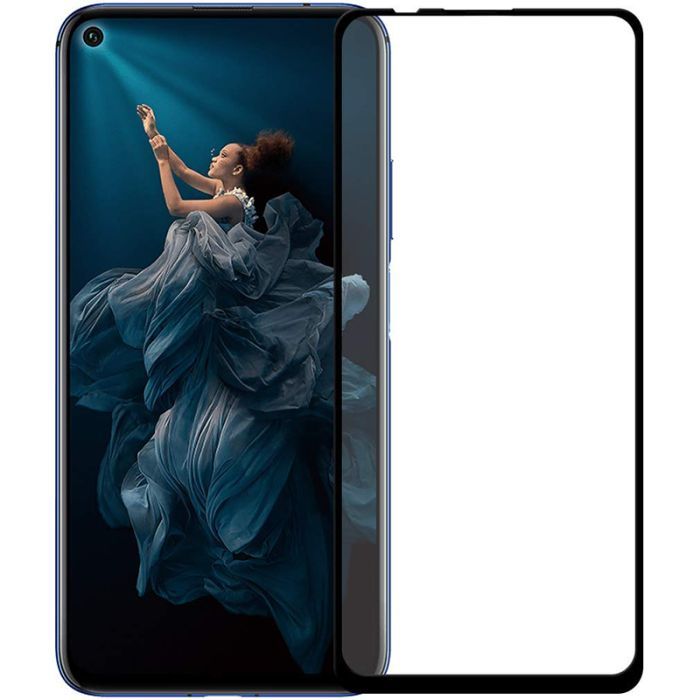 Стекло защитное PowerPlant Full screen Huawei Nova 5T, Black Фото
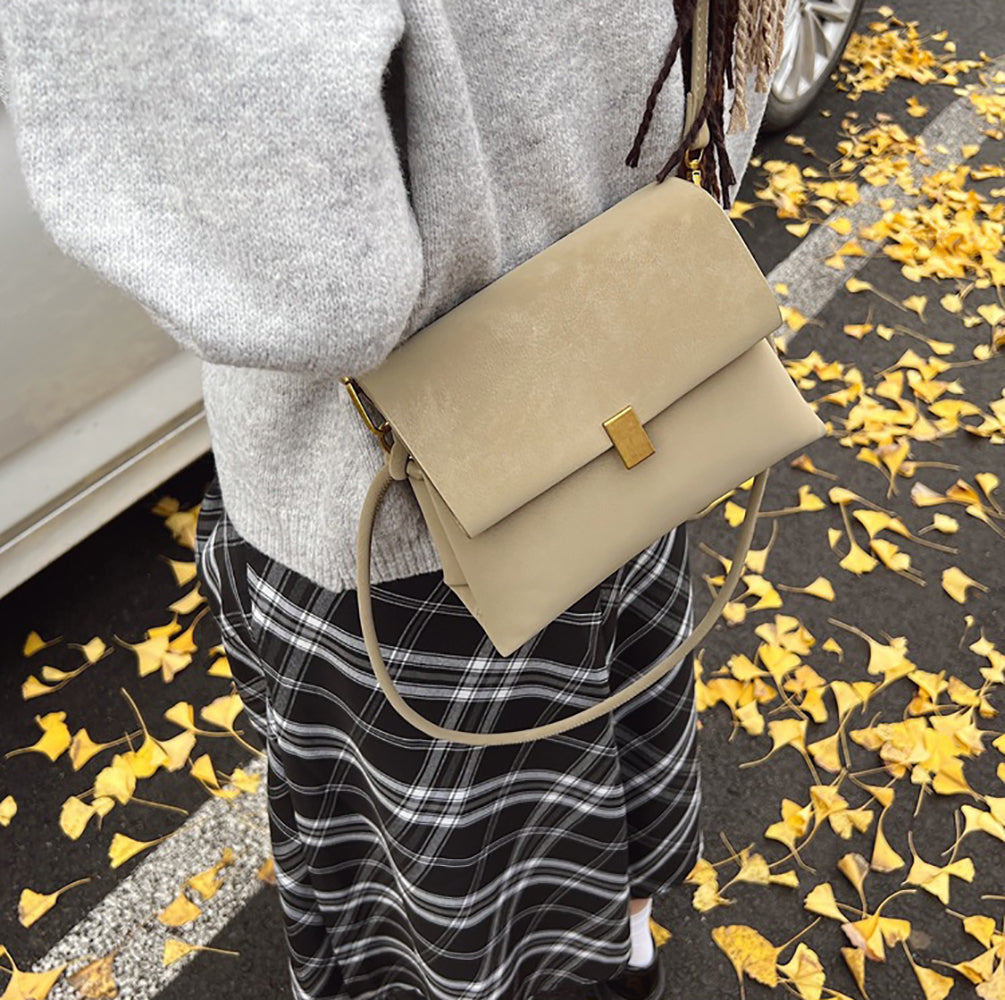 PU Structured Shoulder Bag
---
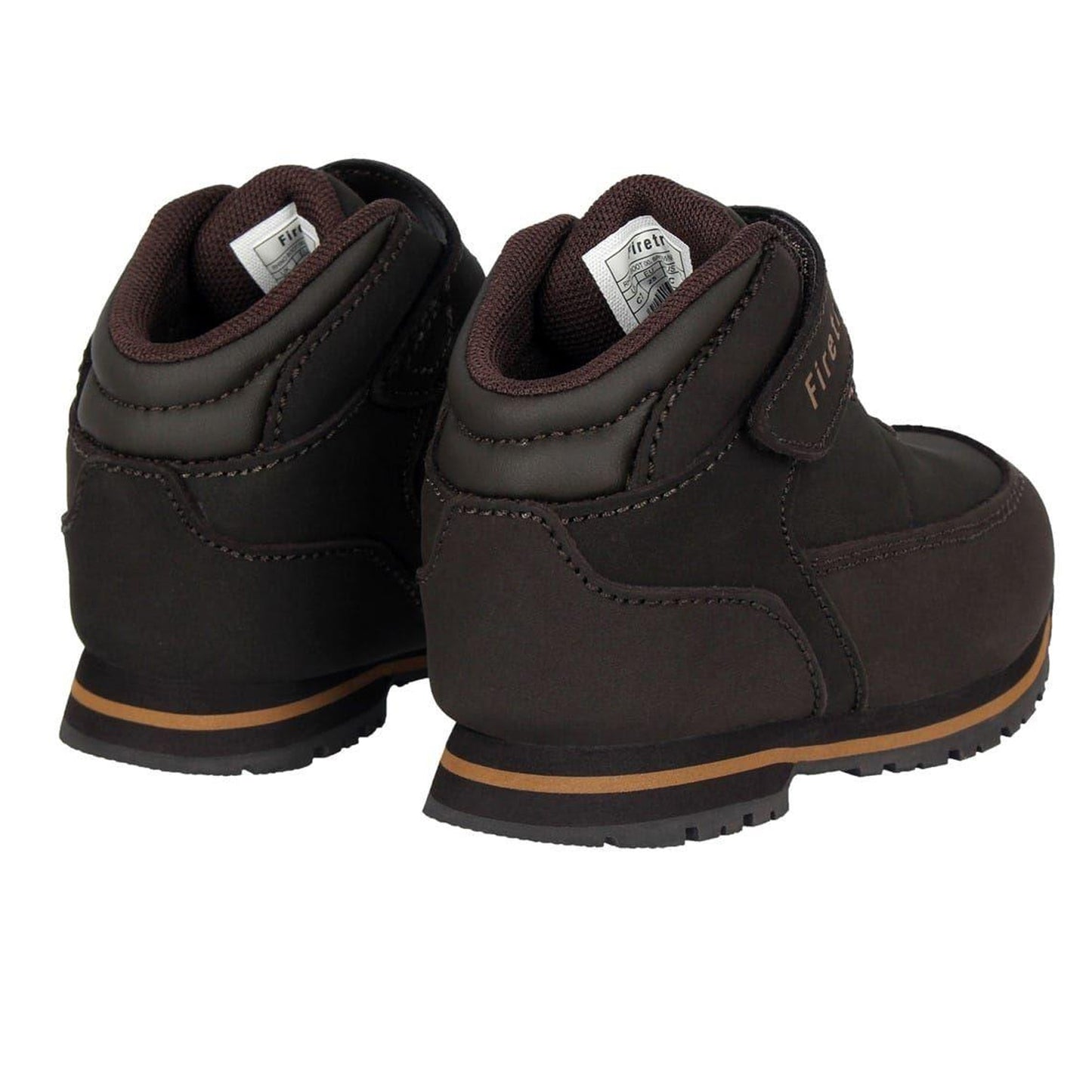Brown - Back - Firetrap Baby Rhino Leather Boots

What you have to do — For the entries above, print exactly the lines between the one with "Стекло защитное PowerPlant" and the one with "PU Structured Shoulder Bag", inclusive, with no pictures.

Answer section —
 Стекло защитное PowerPlant Full screen Huawei Nova 5T, Black Фото
 PU Structured Shoulder Bag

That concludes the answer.